Panelists of "Beyond the Fracking Wars:" Terrence S. Welch, Brown & Hofmeister, LLP; Suedeen G. Kelly, Akin Gump, Strauss Hauer & Feld LLP; Sorell P. Negro, Robinson & Cole LLP; Kinnan Golemon, KG Strategies, LLC; and Erica Levine Powers, University of Albany
“Good luck. Strap yourself in. Get ready for the ride,” said Terence Welch of Brown & Hofmeister, LLP as he described what a lawyer can expect if he needs to go before a city council to explain why drilling should or should not be allowed. “I think I have heard every argument in favor of gas drilling and every argument against it.”
Welch described how city councils like the one in Dallas face intense lobbying efforts on both sides about fracking or fracturing, which is a shorthand term for domestic shale oil and gas production and its environmental, community and economic effects. The process itself is defined as high volume, long lateral, slick water hydraulic fracturing, and this technology allows companies to fracture shale deposits deep in the ground by pumping high-pressurized water into a well to release natural gas, liquids or oil. Shale deposits are located all over the country.
“Most of the public pressure has been to deny drilling permits,” Welch said. He explained that “there is very little law on the books for cities” despite more than 100 years of drilling in Texas. Welch added that he prefers the administrative process to zoning battles, which can go on for months or years as communities fight over environmental impacts, setback distances, or drilling in flood plains or public parks. “I get paid to avoid putting city councils in untenable positions.”
“It’s not if but when, because it’s coming to your community,” said Erica Levine Powers, a land use and environmental lawyer and adjunct professor at the University at Albany—SUNY. “And it’s a very complex industry.”
Fracturing is complex in part because it involves many specialized companies: from construction crews and drilling specialists, to water suppliers and truck drivers. “You have to subcontract everything out,” said Kinnan Golemon, founder and President, KG Strategies, LLC. Golemon touted the economic benefits of fracturing, which according to a 2011 report by the U.S. Department of Energy, has created 200,000 new jobs through the domestic production of shale gas. But he added that communities are often not ready for the boom and bust cycle. “If you think you’re prepared for it, it doesn’t happen.”

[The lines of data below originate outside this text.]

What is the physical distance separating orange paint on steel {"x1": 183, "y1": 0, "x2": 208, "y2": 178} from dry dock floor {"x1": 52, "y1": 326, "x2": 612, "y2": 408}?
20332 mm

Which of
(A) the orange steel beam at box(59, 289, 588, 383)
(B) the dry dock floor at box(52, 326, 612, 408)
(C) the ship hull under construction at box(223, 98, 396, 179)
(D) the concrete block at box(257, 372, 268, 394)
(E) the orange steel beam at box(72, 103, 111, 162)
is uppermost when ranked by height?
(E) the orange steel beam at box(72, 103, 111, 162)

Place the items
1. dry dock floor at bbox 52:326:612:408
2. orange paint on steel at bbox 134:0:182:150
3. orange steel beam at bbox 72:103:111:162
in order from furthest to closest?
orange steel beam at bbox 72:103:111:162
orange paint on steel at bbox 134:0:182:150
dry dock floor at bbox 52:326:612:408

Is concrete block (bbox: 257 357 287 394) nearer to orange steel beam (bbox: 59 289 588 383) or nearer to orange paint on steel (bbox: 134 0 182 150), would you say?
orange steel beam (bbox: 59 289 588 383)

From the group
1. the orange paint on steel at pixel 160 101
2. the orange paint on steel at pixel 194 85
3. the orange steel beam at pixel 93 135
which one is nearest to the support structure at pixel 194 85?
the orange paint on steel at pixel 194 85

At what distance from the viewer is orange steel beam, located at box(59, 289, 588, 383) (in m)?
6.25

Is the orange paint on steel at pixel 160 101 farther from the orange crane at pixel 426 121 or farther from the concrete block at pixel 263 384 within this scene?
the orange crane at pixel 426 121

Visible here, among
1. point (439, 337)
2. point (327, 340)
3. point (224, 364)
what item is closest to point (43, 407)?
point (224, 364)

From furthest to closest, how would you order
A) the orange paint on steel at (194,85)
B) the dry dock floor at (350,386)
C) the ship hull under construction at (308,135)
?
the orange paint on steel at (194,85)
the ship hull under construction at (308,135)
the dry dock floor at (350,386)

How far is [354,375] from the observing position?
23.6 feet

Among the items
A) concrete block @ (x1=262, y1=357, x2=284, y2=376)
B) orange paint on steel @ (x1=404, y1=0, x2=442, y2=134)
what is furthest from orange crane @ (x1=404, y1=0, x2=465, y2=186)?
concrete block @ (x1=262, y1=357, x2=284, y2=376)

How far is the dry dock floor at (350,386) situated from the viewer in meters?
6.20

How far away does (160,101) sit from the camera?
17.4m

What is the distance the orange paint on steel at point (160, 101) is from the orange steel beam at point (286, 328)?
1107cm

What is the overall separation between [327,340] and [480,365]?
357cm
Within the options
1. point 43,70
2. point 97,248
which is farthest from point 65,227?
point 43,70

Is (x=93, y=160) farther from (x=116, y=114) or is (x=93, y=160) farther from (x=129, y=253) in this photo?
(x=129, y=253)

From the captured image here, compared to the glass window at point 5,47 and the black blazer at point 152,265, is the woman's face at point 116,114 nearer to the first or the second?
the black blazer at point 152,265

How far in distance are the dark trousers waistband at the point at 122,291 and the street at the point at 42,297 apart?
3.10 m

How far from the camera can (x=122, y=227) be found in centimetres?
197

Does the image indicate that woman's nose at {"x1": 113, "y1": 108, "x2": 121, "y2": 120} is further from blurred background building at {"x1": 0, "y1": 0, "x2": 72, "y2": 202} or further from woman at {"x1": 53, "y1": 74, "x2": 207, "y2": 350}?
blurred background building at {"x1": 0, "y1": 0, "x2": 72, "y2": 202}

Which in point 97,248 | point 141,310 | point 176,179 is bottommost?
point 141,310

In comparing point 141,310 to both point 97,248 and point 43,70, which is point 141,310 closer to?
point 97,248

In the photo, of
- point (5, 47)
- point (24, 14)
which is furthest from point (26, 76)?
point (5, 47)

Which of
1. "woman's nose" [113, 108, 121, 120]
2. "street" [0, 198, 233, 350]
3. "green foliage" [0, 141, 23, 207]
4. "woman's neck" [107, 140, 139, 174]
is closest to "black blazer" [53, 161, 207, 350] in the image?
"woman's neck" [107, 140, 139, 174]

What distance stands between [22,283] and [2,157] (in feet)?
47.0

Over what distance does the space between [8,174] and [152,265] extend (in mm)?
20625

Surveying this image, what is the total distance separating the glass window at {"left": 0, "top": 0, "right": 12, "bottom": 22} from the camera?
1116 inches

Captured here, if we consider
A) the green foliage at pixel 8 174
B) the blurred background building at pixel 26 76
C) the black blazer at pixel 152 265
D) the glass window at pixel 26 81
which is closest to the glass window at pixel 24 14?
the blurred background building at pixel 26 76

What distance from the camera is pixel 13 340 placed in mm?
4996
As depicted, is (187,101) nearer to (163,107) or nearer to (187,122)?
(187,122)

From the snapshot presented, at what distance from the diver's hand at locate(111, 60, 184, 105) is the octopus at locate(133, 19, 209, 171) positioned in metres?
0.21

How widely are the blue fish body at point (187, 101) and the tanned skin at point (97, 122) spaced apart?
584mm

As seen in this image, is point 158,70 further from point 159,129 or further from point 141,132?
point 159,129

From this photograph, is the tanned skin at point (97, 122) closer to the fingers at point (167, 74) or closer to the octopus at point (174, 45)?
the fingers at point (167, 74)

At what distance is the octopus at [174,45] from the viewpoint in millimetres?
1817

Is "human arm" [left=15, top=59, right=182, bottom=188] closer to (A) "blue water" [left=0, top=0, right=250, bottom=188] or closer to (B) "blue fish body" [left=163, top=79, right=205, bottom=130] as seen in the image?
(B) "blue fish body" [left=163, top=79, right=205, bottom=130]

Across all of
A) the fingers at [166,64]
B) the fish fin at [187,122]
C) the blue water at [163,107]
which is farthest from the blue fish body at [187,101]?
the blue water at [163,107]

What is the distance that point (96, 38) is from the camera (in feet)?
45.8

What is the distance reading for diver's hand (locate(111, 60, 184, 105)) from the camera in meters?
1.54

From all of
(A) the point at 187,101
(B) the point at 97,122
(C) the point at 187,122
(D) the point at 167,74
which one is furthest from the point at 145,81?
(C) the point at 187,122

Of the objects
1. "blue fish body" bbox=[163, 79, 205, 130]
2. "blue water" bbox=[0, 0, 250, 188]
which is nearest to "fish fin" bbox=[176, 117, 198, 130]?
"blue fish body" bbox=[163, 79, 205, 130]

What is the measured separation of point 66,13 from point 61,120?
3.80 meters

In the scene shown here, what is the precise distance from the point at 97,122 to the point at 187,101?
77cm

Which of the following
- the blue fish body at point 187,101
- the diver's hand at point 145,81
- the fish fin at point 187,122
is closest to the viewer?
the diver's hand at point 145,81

Sorell Negro, an attorney with Robinson & Cole LLP who practices land use, real estate and environmental law, agreed. The sudden increase in job opportunities and income, as well as the surge in demand for housing and public services, catches many communities off guard.

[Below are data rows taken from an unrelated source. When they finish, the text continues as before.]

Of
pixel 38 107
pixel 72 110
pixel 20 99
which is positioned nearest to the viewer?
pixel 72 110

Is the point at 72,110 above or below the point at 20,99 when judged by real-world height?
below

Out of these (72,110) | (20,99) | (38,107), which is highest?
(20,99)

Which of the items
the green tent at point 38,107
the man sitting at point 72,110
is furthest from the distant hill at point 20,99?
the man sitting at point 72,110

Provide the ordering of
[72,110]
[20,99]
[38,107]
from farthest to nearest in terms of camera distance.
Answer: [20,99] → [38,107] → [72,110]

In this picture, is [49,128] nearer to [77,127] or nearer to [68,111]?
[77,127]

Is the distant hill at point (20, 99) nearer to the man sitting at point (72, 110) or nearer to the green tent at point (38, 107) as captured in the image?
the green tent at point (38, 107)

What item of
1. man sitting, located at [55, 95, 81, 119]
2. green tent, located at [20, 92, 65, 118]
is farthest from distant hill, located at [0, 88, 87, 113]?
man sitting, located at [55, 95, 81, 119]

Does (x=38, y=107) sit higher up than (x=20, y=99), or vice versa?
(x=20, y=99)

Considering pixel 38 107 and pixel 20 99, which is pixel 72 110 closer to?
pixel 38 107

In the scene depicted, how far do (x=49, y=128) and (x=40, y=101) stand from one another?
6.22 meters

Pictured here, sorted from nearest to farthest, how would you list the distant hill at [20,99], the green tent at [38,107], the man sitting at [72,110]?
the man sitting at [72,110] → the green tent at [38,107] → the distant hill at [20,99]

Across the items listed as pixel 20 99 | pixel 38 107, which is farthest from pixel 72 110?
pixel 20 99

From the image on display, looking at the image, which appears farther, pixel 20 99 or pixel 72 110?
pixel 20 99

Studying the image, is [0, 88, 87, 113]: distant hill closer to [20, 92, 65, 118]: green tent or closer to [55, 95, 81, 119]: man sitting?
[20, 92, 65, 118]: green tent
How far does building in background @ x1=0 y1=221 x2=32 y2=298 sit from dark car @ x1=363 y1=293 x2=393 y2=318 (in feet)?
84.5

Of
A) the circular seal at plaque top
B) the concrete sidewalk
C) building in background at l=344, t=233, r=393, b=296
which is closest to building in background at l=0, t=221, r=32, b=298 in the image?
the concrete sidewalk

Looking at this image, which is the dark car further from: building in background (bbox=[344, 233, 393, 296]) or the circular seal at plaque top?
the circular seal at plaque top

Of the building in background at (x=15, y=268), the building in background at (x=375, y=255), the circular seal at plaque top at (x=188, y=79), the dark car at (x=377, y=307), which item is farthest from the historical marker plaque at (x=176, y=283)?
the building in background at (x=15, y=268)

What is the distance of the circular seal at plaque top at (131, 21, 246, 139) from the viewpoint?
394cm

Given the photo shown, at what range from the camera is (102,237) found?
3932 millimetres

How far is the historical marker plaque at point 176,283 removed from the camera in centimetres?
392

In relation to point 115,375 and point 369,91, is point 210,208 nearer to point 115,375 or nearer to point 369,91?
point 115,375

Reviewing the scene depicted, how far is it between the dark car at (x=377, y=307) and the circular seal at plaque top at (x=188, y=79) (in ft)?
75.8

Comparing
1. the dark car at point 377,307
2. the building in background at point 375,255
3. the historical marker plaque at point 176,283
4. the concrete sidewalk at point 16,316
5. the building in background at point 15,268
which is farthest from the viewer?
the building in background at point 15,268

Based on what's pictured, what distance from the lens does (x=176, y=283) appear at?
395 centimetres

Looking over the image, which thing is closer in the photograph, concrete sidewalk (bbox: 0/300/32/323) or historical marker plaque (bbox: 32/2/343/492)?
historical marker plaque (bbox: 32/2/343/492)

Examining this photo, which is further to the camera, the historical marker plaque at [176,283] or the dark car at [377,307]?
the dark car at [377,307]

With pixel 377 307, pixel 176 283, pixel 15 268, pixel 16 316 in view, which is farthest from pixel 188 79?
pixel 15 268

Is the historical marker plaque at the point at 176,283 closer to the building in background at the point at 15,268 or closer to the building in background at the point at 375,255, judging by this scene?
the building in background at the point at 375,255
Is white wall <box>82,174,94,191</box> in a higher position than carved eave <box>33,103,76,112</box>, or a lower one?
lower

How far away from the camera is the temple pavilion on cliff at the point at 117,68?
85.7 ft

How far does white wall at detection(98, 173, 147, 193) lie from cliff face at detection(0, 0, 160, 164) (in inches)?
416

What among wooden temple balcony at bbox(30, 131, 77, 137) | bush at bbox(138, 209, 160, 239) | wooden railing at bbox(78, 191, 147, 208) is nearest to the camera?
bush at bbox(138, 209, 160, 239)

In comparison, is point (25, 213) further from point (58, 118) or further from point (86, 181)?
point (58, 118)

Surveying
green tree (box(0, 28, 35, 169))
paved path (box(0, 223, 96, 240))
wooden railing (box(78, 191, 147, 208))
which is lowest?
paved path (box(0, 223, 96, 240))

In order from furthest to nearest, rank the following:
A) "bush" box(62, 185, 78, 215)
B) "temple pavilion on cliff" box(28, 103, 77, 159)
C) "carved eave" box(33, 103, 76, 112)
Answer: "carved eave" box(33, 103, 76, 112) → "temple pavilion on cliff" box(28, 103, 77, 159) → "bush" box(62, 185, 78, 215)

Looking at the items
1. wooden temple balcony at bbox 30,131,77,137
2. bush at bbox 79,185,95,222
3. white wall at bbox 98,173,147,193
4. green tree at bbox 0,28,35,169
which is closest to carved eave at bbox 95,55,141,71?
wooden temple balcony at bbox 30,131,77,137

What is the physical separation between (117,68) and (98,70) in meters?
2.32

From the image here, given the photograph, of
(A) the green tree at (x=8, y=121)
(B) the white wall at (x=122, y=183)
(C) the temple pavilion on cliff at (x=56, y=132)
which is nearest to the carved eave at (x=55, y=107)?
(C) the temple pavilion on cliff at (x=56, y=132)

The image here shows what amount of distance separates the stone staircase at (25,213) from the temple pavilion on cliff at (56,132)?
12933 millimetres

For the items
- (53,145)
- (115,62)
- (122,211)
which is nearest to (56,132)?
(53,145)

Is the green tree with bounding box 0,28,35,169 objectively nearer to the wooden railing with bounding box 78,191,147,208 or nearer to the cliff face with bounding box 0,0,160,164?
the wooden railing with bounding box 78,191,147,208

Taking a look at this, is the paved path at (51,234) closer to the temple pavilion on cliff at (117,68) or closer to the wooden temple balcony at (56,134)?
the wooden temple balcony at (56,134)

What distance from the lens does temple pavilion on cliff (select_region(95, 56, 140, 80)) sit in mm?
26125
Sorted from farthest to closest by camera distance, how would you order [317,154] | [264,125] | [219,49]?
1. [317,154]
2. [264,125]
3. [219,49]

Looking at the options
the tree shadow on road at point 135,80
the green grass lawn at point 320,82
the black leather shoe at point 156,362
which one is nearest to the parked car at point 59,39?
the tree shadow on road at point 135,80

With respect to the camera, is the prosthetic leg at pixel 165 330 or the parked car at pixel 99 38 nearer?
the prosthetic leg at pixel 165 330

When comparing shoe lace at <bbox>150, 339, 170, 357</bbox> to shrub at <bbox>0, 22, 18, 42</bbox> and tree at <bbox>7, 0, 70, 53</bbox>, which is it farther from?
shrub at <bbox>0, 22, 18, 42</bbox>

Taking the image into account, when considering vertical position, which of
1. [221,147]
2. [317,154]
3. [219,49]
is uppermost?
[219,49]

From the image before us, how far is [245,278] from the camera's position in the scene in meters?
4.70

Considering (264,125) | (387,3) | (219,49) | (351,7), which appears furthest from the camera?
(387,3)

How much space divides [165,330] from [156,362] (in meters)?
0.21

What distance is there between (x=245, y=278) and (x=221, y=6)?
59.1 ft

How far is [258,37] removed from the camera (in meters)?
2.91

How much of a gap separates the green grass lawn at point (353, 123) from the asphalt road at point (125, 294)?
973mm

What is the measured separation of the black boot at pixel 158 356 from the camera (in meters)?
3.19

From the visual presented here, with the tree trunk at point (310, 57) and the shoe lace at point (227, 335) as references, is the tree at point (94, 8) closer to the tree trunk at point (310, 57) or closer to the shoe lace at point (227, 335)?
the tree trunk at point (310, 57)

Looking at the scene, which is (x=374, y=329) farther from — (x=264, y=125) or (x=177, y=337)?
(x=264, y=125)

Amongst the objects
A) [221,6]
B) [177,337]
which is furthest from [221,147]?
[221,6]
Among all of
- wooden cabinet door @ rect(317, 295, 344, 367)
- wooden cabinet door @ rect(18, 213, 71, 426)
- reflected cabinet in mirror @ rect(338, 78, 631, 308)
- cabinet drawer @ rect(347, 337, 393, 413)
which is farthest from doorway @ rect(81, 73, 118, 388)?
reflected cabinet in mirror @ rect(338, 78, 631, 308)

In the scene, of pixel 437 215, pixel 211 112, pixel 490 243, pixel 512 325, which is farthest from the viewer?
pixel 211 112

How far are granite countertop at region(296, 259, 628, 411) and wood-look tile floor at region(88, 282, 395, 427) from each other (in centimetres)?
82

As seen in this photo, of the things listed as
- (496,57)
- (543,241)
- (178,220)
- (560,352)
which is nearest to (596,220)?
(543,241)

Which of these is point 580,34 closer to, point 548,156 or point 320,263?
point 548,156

“We see billboards where a gas station attendant job has a $3,000 bonus because there aren’t enough people there to hire,” Negro said, citing a specific example in North Dakota. One county in Wyoming experienced a 28 percent increase in housing prices in four years.

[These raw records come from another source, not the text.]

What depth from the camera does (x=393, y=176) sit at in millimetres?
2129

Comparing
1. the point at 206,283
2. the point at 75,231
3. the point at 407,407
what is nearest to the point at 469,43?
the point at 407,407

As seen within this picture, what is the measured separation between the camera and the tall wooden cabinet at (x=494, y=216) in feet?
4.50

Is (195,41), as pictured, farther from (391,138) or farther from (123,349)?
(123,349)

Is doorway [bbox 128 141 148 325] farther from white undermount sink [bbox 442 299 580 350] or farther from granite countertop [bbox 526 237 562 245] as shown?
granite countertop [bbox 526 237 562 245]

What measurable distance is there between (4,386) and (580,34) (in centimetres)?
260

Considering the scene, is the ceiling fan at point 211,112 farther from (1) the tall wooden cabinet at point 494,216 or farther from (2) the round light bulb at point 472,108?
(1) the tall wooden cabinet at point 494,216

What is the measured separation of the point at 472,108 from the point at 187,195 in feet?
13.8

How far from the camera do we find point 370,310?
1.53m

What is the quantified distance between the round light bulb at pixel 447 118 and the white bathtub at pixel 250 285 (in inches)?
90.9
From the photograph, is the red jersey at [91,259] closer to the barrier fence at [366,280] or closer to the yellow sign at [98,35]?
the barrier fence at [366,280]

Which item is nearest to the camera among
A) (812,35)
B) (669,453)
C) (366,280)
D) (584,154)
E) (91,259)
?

Companies have sometimes responded to the shortage in affordable housing by creating “man camps,” temporary employee housing that ranges from a cluster of mobile homes to a series of stacked pre-fabricated units to small tent cities. “Some man camps are larger than some cities in North Dakota,” Negro added.
Communities can effectively plan for these “boom and bust” cycles, Negro said. They should take stock of current housing, update land use ordinances, allow permitting for temporary housing and define key terms such as man camps. Noise and light ordinances should also be addressed. And local governments should review their school and law enforcement strategies.
Once the bust occurs after drilling has ended, communities will often see tax revenues decline, and jobs are relocated or lost. By utilizing temporary housing, finding adaptive uses for facilities used during the boom and by saving revenues that poured in, governments can minimize the impact, Negro said. One Colorado county used its profits from drilling to invest in solar energy.
All of the panelists are authors of the book, “Beyond the Fracking Wars: A Guide for Lawyers, Public Officials, Planners and Citizens,” set for release in April.
The program was sponsored by the Section of State and Local Government Law and the Section of Public Utility, Communications and Transportation Law.